Hello. No catchy or fun title this time, just a simple hello. Whoever is reading this I hope you are doing well and making the best choices for your life. Today is my 38th birthday, and while I do appreciate another year of life I feel like after losing my first job there has been an inner rift that was there before, but it’s grown more over time, I can’t really explain it well, but I’ve carried it for so long. This is one of those times where if this can be of help to someone else then I feel like I need to share this.
Before my birthday I told my wife I don’t feel fulfilled (not in our relationship, but outside of it). I didn’t want to get into the specifics then, and I won’t detail them all now but I will speak on some of it. In my thirty eight years of existence I feel like I don’t have tons of things I can look back on and say “damn I did this and it was awesome!”
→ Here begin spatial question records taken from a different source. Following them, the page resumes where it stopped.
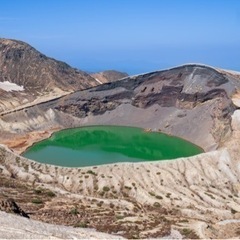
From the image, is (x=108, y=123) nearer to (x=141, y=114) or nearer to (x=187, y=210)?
(x=141, y=114)

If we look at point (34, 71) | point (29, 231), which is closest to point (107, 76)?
point (34, 71)

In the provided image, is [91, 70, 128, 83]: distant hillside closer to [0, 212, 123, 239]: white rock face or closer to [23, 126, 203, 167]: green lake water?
[23, 126, 203, 167]: green lake water

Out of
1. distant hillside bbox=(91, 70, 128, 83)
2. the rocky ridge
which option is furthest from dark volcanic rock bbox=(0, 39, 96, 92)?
the rocky ridge

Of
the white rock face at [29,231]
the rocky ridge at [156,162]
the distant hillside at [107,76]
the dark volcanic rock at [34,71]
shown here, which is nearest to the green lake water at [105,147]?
the rocky ridge at [156,162]

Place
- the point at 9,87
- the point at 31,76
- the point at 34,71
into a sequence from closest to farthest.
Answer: the point at 9,87 → the point at 31,76 → the point at 34,71

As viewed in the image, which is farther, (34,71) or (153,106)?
(34,71)

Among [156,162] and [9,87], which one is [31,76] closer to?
[9,87]

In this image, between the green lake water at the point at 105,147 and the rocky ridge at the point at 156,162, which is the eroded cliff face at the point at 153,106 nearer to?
the rocky ridge at the point at 156,162
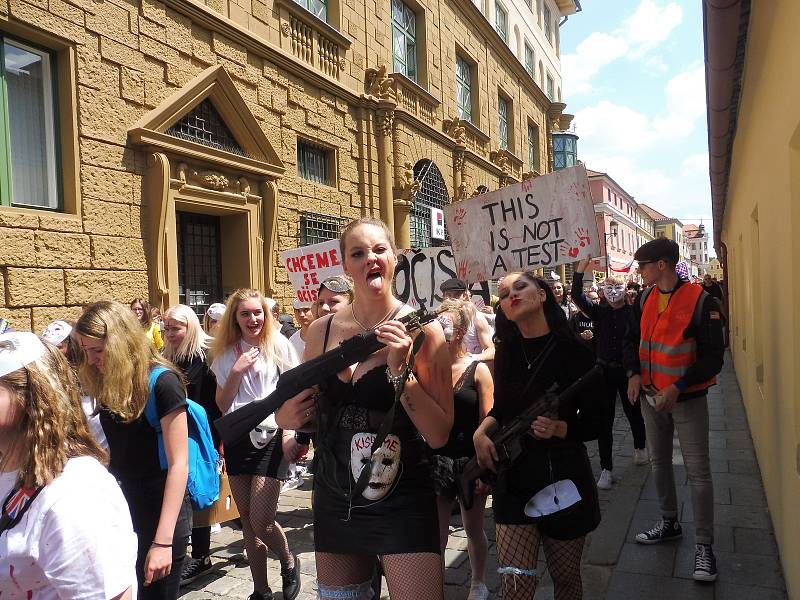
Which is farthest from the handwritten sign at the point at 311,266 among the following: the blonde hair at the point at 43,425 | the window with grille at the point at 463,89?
the window with grille at the point at 463,89

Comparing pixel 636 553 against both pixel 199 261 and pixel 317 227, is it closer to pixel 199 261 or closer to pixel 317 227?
pixel 199 261

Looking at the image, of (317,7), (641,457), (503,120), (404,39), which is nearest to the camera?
(641,457)

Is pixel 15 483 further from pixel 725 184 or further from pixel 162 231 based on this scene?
pixel 725 184

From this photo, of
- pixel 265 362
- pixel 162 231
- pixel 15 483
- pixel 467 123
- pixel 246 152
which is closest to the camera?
pixel 15 483

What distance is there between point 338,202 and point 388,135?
2137mm

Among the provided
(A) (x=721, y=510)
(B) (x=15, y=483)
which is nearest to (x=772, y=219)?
(A) (x=721, y=510)

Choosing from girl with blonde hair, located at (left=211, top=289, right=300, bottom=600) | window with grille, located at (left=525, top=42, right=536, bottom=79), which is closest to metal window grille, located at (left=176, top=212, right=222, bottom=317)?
girl with blonde hair, located at (left=211, top=289, right=300, bottom=600)

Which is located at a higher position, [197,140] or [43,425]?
[197,140]

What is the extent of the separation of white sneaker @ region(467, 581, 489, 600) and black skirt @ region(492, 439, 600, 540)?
935mm

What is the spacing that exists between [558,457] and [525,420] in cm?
22

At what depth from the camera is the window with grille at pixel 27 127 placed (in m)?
6.22

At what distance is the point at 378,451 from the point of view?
213cm

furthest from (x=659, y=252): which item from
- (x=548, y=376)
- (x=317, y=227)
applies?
(x=317, y=227)

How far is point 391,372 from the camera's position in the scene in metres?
Answer: 2.03
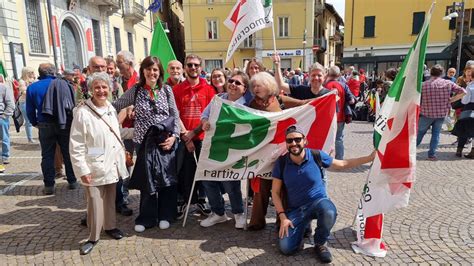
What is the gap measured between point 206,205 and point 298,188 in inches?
61.5

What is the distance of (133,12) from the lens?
2336 cm

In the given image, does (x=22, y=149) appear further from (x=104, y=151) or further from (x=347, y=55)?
(x=347, y=55)

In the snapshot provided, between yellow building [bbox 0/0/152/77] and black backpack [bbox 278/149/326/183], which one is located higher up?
yellow building [bbox 0/0/152/77]

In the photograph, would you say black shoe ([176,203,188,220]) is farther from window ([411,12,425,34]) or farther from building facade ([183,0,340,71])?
window ([411,12,425,34])

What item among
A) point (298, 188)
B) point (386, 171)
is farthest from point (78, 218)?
point (386, 171)

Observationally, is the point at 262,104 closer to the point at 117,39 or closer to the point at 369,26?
the point at 117,39

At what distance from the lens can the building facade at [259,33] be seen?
105 feet

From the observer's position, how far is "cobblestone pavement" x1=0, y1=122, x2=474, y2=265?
326 centimetres

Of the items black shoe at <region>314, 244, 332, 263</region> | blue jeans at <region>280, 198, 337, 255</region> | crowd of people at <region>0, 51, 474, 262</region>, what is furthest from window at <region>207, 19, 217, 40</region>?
black shoe at <region>314, 244, 332, 263</region>

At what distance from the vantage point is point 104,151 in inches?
130

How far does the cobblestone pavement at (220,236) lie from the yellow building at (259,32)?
92.2 ft

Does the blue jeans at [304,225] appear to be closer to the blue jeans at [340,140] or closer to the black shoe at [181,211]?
the black shoe at [181,211]

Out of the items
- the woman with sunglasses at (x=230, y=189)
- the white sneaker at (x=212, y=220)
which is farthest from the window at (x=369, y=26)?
the white sneaker at (x=212, y=220)

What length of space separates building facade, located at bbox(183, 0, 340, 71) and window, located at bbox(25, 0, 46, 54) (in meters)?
19.5
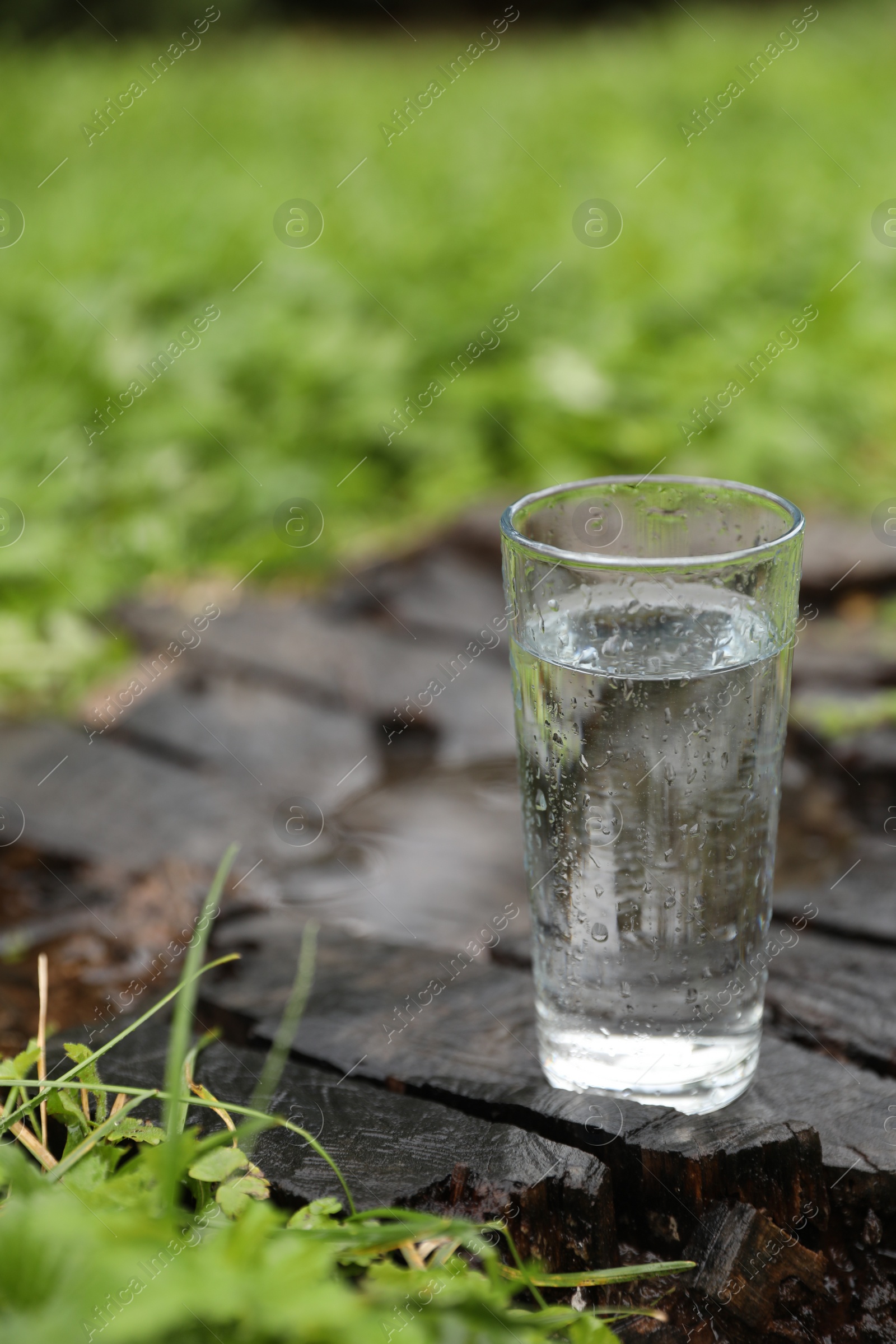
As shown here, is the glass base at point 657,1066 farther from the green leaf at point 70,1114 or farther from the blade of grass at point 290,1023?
the green leaf at point 70,1114

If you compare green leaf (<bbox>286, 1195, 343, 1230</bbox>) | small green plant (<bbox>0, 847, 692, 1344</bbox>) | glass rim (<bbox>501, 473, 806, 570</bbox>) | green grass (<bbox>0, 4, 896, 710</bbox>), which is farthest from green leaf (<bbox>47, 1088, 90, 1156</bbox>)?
green grass (<bbox>0, 4, 896, 710</bbox>)

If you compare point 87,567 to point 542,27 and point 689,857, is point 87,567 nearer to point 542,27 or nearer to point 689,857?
point 689,857

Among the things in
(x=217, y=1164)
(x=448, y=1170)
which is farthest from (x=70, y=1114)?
(x=448, y=1170)

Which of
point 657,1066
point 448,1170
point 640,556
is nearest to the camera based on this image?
point 448,1170

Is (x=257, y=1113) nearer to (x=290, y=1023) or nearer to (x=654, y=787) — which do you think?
(x=290, y=1023)

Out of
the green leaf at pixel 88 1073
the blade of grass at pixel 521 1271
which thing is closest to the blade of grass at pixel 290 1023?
the green leaf at pixel 88 1073

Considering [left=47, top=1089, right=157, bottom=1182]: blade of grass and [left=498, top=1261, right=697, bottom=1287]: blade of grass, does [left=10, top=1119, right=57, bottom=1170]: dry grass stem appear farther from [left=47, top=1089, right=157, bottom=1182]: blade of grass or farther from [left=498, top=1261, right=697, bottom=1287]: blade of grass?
[left=498, top=1261, right=697, bottom=1287]: blade of grass
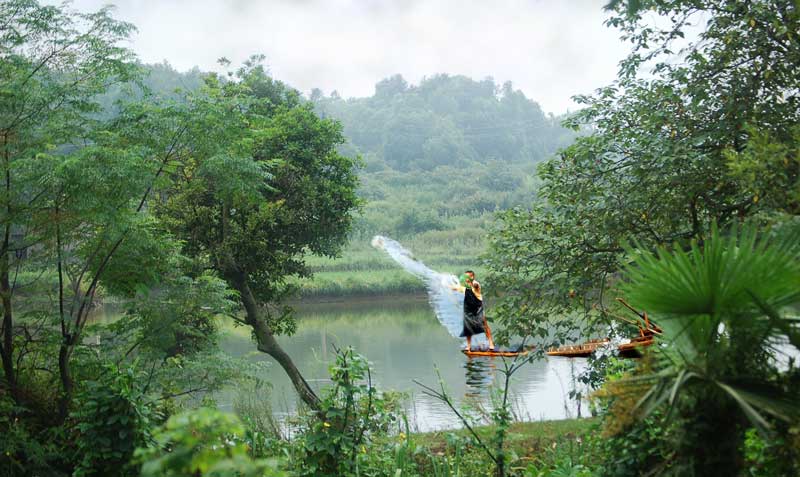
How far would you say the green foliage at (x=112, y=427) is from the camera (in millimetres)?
3463

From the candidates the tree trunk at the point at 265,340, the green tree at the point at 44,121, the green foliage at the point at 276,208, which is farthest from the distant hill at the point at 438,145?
the green tree at the point at 44,121

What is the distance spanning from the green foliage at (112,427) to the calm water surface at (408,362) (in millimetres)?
4655

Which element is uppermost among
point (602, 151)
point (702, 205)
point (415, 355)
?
point (602, 151)

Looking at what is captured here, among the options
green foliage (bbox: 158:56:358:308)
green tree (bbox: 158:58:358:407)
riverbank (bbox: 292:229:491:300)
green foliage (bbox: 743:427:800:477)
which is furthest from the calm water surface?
green foliage (bbox: 743:427:800:477)

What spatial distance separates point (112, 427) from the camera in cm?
351

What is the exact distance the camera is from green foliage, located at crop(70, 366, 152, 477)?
11.4ft

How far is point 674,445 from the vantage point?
7.43 ft

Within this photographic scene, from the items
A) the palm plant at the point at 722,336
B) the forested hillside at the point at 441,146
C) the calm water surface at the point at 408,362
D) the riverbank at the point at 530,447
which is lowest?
the calm water surface at the point at 408,362

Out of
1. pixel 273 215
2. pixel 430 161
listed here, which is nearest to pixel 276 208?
pixel 273 215

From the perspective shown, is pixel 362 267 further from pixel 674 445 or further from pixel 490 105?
pixel 490 105

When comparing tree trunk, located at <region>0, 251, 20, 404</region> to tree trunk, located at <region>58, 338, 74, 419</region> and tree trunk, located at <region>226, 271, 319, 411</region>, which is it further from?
tree trunk, located at <region>226, 271, 319, 411</region>

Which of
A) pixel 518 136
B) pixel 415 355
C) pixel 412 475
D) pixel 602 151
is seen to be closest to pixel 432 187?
pixel 518 136

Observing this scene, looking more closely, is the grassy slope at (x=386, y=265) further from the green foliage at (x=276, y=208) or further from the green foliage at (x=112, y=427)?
the green foliage at (x=112, y=427)

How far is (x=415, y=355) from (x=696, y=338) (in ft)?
48.5
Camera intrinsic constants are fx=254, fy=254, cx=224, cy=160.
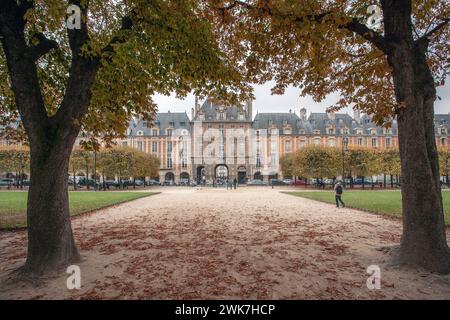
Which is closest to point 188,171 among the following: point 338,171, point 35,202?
point 338,171

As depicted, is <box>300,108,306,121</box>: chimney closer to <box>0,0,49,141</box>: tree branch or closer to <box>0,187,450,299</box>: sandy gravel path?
<box>0,187,450,299</box>: sandy gravel path

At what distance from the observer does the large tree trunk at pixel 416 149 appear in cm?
463

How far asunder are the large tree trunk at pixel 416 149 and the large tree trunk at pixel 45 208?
21.4 feet

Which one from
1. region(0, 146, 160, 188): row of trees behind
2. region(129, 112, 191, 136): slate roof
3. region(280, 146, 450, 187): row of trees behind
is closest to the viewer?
region(280, 146, 450, 187): row of trees behind

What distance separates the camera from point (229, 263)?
5.09 meters

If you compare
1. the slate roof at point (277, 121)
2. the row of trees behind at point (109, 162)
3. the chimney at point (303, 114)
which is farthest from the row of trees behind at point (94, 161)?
the chimney at point (303, 114)

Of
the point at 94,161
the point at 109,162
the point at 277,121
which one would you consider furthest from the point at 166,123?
the point at 94,161

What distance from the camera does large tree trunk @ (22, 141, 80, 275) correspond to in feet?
15.3

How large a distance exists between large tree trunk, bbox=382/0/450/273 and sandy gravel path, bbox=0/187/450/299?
0.48 metres

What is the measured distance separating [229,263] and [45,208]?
363 cm

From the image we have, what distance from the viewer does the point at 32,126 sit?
15.4 ft

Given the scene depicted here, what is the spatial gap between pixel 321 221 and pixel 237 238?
4.39 metres

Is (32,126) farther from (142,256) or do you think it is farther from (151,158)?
(151,158)

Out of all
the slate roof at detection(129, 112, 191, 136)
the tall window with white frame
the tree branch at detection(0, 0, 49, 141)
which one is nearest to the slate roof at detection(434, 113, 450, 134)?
the slate roof at detection(129, 112, 191, 136)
{Let me interrupt myself for a sec and say life isn’t a race. And we are meant to go at our own pace. We don’t live, learn, or express the same, so how can you compare your journey to someone else’s? But we all want to be successful I think, but we define success for ourselves, unfortunately being plugged into society our definitions of success can be warped.}
When I look at the people I’m surrounded by or look up to I see their successes, and maybe because I don’t see myself the same I don’t see my own, but it’s still difficult. Most of the things I have “accomplished” are due to help from others and usually around my birthdays I feel this the most. All the things I wanted to do growing up have slipped through my grasp and I see friends or family doing them now. I wanted to travel the world and document my travels, I wanted to become a writer, I wanted to become a voice actor, I wanted to have a better job where I was happy to go to work. As It stands I have none of that. I have a house, but that wasn’t due to my own financial abundance, I have a good relationship, but it takes two to make that happen not just me, I have an associates college degree, but I got it through a education/employment program which tied me to a family owned business, the second job I got because I knew someone, the promotion I got because there was no one else to give it to at the time. I didn’t get in to school because I was a stellar student, I didn’t get any of my jobs because I had amazing skills or an awesome resume, I didn’t impress my wife with my awesome charisma and talents, everything was luck, and I feel like it’s running out.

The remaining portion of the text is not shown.